What the task asks:
Which lines of the data below contain the string "west"? List each of them in full.
# START OF Dataset entries
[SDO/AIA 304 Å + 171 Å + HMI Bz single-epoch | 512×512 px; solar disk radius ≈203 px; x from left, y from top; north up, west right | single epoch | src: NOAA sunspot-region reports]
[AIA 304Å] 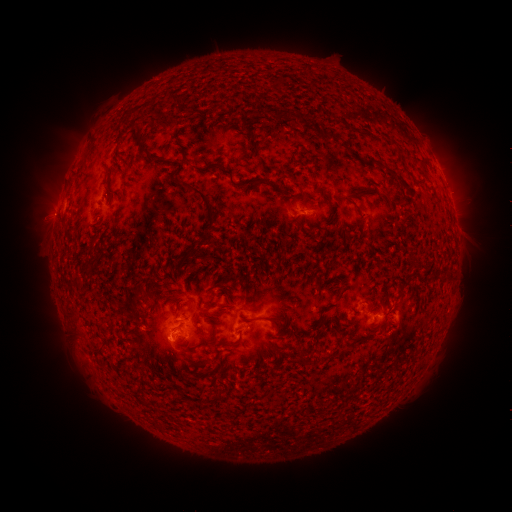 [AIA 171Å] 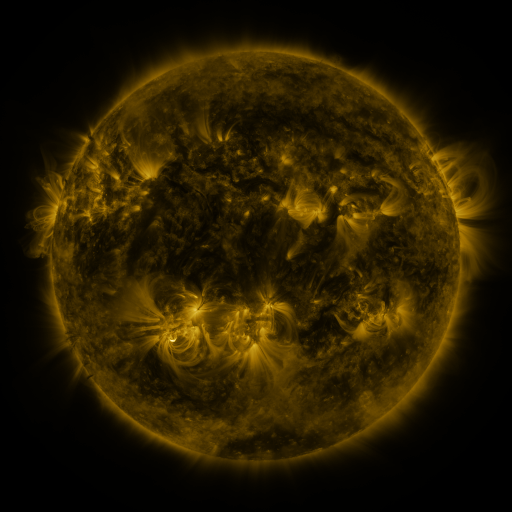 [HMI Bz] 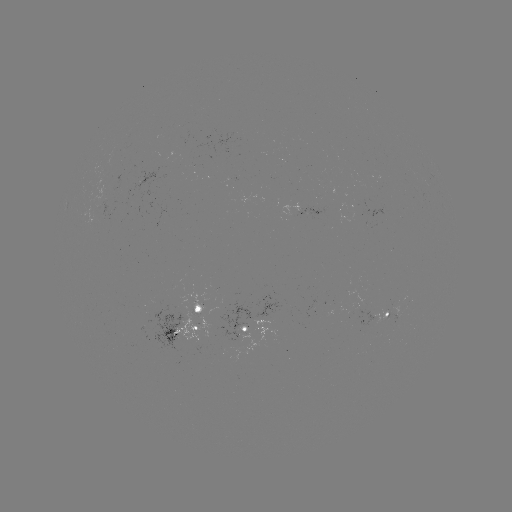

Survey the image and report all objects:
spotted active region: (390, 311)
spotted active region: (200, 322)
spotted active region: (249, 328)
# END OF Dataset entries
# START OF Dataset entries
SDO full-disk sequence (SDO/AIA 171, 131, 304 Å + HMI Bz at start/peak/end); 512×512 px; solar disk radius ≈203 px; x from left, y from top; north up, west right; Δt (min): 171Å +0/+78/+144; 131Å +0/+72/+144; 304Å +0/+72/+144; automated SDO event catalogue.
# END OF Dataset entries
Finished answer:
[SDO/AIA 304 Å + 171 Å + HMI Bz single-epoch | 512×512 px; solar disk radius ≈203 px; x from left, y from top; north up, west right | single epoch | src: NOAA sunspot-region reports]
SDO full-disk sequence (SDO/AIA 171, 131, 304 Å + HMI Bz at start/peak/end); 512×512 px; solar disk radius ≈203 px; x from left, y from top; north up, west right; Δt (min): 171Å +0/+78/+144; 131Å +0/+72/+144; 304Å +0/+72/+144; automated SDO event catalogue.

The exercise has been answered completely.